The facility was used heavily during World War II to treat returning casualties and became one of the Army's premier medical training centers. In the 1950s, Dwight Eisenhower received treatment at the facility three separate times for his heart condition while he was president. In September 1955, while on vacation at his in-laws' house in Denver, he suffered a myocardial infarction and was placed in an oxygen tent at the facility. In 2000, a suite of rooms on the hospital's eighth floor was restored to appear as it did when Eisenhower was recovering there.

In the 1960s, Fitzsimons Army Hospital became further known for its "Clinical Specialist School," at that time one of the longest professional schools for enlisted US military personnel. US Army medics of varied service and rank studied both academically and in rotation on the hospital's wards. At the end of close to a year of study, those students who had previously gained "Combat Medic" (91A10) and "Medical Specialist" (91B20) proficiency now graduated as "Clinical Specialists" (91C20), a level of medical proficiency which paralleled that of the "Licensed Practical Nurse" (LPN or LVN) in the civilian world, but inclusive of additional skills such as treatment of basic wound trauma and elemental surgical methods more applicable to military wartime nursing. Most of the 91C20s ("Ninety-one Charlies") would find themselves working with registered nurses in military hospital settings, but as the Vietnam War was at its height in the late 1960s, certain graduates would move on to Special Forces assignments and such as Medical Civic Action assistance (MEDCAPs) for those Vietnamese living in more remote regions, and so often forced to go without the benefits enjoyed by Vietnamese living near cities. "Ninety-one Charlies" proved well suited to a medical niche previously wanting for civilian-certified Practical Nurses.

Closure and transfer of facilities

In July 1995, the Base Realignment and Closure Commission recommended the closure of the facility, with the exception of the Edgar J. McWhethy Army Reserve Center, located at the southeast corner of the installation.  The closure was completed in 1999 and the reserve center was relocated to the northeast portion of the site. The projected $5 billion (Economic Contributions of Activities at Fitzsimons Life Science District and the UC Denver Anschutz Medical Campus - Sammons/Dutton LLC, 2008) redevelopment of the facility into civilian use currently includes the construction of the University of Colorado Hospital's $147 million Anschutz Inpatient Pavilion, and the $509-million Children's Hospital. The medical campus also includes University of Colorado Denver medical education and research facilities, including the Ben Nighthorse Campbell Center for Native American Research, named in honor of the U.S. Senator Ben Nighthorse Campbell of Colorado.

Additional facilities currently built at the former base include the Bioscience Park Center and Bioscience East (multi-tenant commercial lab buildings in the planned  Colorado Science+Technology Park at Fitzsimons) and 21 Fitzsimons(a residential/retail town center). The  Veterans Affairs Medical Center was opened in 2018.

United States Army Medical Equipment and Optical School (USAMEOS) 
FAMC was the location of the United States Army Medical Equipment and Optical School (USAMEOS). USAMEOS provided technicians trained in Biomedical Equipment Repair or Optical Laboratory Operations. Biomedical equipment repair personnel (referred to as BMETs—pronounced 'bee/mets') were assigned to military medical units to install, maintain, repair, and calibrate sophisticated life support, diagnostic, imaging, and general medical equipment. Military Occupation Specialties (MOS) graduating from USAMEOS included: 35G, 35S, 35T, and 35U. Optical laboratory technicians were designated as 42E upon graduation of the 21-week optical training course. In the hallways of the USAMEOS training facility hung the pictures of graduating BMET classes over decades of operation.

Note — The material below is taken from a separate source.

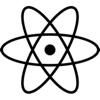 原子ステッカー パック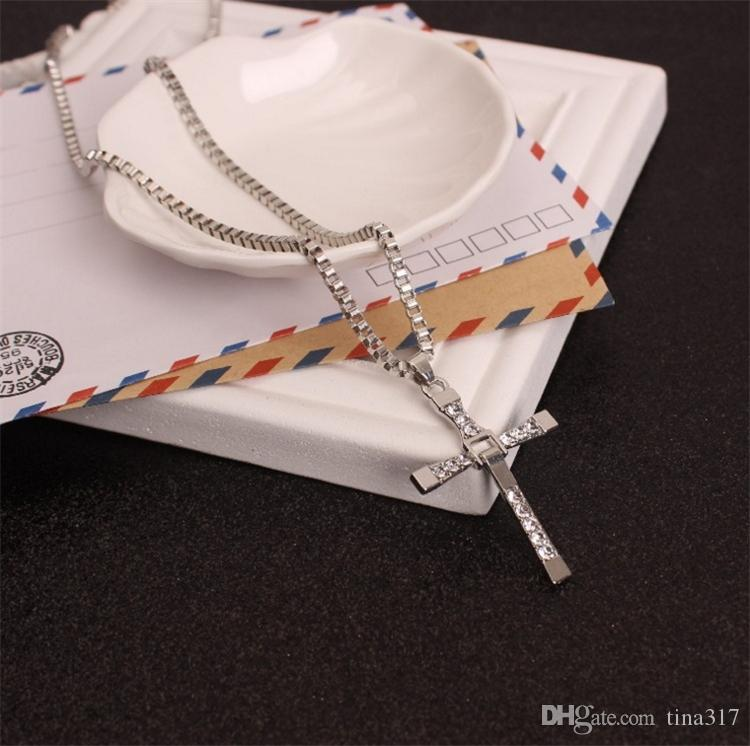 Man Punk Necklace Male Cool Cross Necklace Choker Link Silver Gold color Stainless Steel Cross Charm Jewelry Pendent C0156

When the USAMEOS program was first developed, the training program was divided into Basic and Advanced Courses. The basic course work was 20 weeks long. The advanced course work was 32 weeks long. The courses were later changed to a 40-week basic class (35G) and 32-week advanced course (35U). The graduates of the basic course were known as "Super G's" referring to the MOS of 35G. With a small amount of additional course work, USAMEOS graduates could earn an AAS in Biomedical Equipment Maintenance from Regis University in Denver.
During the 1990s, the MOS designation was changed to 91A for Biomedical Equipment Repair Technician, and the Basic Course consisted of a 38-week course broken up into twelve modules. Didactic Modules included Anatomy and Physiology, Basic Soldering, AC/DC theory and Ohm's Law, electron theory, Transistor Theory, Digital Circuits, Basic Troubleshooting, Dental and Pneumatic Devices, heating and cooling, Sterilizers and Ultrasonic Cleaners, Linear Circuits, Spectrophotometers and Solid State Relays, advanced troubleshooting, cryogenics primer, high and low capacity modules of X-ray,  The school culminated in a field problem where students lived in ISOs and temper tents while filling out paperwork in the field environment to include pulling guard duty and setup of mobile sterile operating units and generators.. After graduation from the basic course, students would typically be assigned to an operational unit for practical work between the Basic and Advanced Courses. Technical training at USAMEOS was accelerated, 8 hours per day in class, it was intensive and provided both engineering theory and hands on learning opportunities in an extensive set of labs. The school closed in 1999 due to base closure.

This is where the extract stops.